Update the stretch from the line containing "Out of the options" through the end of the items so that "camera" becomes "viewer", leaving every other word unchanged.

**** Records for the exercise ****

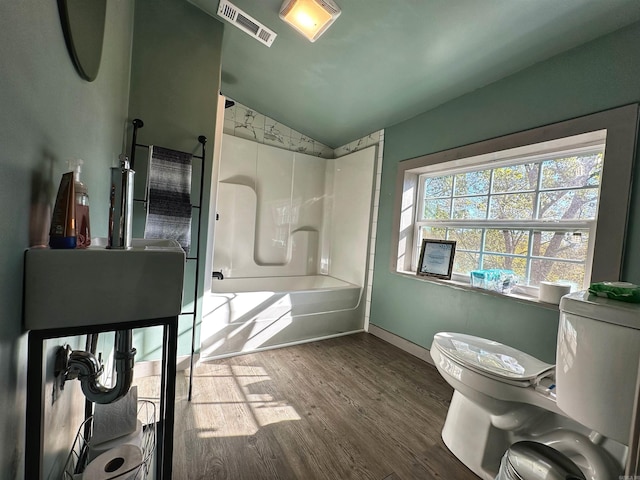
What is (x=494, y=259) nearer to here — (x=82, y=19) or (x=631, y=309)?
(x=631, y=309)

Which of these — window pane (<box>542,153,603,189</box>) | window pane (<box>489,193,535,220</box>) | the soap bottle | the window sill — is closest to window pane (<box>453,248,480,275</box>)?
the window sill

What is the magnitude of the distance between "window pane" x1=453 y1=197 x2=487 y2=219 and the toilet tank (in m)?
1.31

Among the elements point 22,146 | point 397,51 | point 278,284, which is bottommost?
point 278,284

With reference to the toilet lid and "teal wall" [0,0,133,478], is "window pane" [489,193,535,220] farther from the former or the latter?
"teal wall" [0,0,133,478]

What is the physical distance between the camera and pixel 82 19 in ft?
2.67

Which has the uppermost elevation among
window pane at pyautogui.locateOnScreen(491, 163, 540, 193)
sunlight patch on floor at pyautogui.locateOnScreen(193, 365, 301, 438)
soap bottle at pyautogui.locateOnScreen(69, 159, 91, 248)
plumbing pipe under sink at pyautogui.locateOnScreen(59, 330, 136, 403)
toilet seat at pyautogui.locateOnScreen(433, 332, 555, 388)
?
window pane at pyautogui.locateOnScreen(491, 163, 540, 193)

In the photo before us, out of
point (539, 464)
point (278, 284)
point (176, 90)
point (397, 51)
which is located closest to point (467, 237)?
point (397, 51)

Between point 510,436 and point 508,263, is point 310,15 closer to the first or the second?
point 508,263

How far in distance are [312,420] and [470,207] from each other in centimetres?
197

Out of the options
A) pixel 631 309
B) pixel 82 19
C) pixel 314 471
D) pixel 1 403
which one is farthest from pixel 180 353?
pixel 631 309

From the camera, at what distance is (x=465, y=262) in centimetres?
229

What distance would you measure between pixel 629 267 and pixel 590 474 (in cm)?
98

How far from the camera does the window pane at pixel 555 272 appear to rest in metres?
1.67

****

## [Written answer]
Out of the options
A) pixel 631 309
B) pixel 82 19
C) pixel 314 471
D) pixel 1 403
which one is farthest from pixel 180 353?
pixel 631 309

From the viewer, at what distance is (x=465, y=262) in centimetres?
229

What distance would you measure between pixel 629 267 and pixel 590 474 (in cm)?
98

How far from the viewer does the window pane at pixel 555 272 appear to rest in metres?
1.67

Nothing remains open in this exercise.